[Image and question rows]
— BEGIN —
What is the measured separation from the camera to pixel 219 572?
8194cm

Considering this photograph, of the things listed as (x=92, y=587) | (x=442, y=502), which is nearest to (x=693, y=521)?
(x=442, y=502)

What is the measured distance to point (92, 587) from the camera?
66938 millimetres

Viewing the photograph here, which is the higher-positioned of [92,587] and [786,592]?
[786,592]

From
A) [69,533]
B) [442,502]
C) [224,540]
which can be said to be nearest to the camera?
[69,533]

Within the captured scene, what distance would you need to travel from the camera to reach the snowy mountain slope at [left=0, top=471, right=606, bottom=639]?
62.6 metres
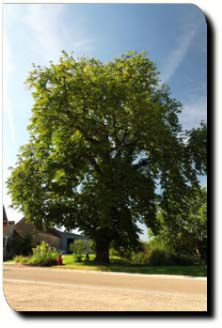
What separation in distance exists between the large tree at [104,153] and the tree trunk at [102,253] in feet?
0.17

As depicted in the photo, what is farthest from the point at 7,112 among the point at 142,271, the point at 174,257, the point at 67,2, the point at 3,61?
→ the point at 174,257

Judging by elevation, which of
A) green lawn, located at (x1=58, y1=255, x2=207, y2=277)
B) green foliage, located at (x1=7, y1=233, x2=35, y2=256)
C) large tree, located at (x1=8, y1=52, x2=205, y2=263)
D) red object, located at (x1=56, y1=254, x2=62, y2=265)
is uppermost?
large tree, located at (x1=8, y1=52, x2=205, y2=263)

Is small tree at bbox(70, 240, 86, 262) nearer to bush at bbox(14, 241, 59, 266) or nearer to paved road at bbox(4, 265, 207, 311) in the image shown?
bush at bbox(14, 241, 59, 266)

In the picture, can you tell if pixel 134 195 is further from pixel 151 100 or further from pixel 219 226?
pixel 219 226

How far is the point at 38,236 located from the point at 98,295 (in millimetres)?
4217

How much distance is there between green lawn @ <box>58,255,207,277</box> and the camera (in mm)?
11148

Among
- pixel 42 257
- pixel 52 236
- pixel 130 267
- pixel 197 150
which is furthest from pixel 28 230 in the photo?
pixel 197 150

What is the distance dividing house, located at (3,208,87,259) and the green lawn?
1.44 feet

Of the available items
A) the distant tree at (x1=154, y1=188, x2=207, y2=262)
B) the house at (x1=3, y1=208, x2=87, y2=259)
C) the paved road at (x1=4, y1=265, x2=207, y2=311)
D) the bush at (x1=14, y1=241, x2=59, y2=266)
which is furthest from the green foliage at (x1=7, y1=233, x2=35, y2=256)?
the distant tree at (x1=154, y1=188, x2=207, y2=262)

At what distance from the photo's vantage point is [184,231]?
13.1 m

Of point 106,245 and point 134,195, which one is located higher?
point 134,195

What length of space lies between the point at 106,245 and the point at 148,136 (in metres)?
3.98

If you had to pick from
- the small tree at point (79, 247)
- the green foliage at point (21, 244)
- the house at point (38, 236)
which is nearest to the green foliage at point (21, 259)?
the green foliage at point (21, 244)

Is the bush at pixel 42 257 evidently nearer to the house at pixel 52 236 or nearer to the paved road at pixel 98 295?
the house at pixel 52 236
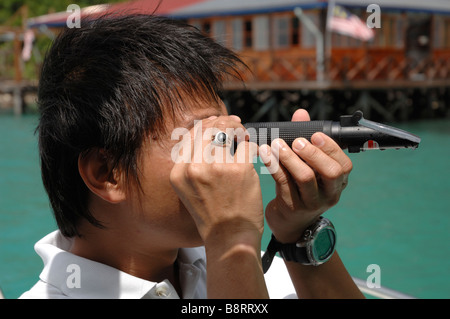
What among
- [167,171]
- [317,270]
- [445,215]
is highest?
[167,171]

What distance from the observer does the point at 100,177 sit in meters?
1.48

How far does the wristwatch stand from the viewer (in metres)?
1.50

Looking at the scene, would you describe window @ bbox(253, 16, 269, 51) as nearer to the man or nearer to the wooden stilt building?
the wooden stilt building

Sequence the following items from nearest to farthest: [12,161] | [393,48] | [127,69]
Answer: [127,69]
[12,161]
[393,48]

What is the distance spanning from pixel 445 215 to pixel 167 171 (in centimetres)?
741

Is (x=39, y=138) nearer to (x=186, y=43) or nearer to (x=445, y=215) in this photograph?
(x=186, y=43)

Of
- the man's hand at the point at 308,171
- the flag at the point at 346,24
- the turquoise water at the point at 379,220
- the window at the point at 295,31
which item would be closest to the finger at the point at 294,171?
the man's hand at the point at 308,171

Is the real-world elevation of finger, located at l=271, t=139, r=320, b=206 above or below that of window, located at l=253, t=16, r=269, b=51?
below

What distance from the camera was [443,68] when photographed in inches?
714

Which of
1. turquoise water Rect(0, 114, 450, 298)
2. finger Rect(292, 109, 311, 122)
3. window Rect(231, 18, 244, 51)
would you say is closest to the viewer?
finger Rect(292, 109, 311, 122)

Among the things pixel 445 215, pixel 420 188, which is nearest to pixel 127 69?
pixel 445 215

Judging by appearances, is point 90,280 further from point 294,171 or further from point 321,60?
point 321,60

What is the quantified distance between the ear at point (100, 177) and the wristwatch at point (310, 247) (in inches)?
16.0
— END —
** TASK STATEMENT **
Please edit the rows from the line containing "Judging by appearances, is" through the end of the rows, changing "quantified distance" to "measured distance" and keeping everything else the same.

** EXERCISE RESPONSE **
Judging by appearances, is point 90,280 further from point 294,171 or further from point 321,60?
point 321,60

What is the measured distance between the ear at point (100, 177) and the wristwatch at point (310, 247) (in inches)?
16.0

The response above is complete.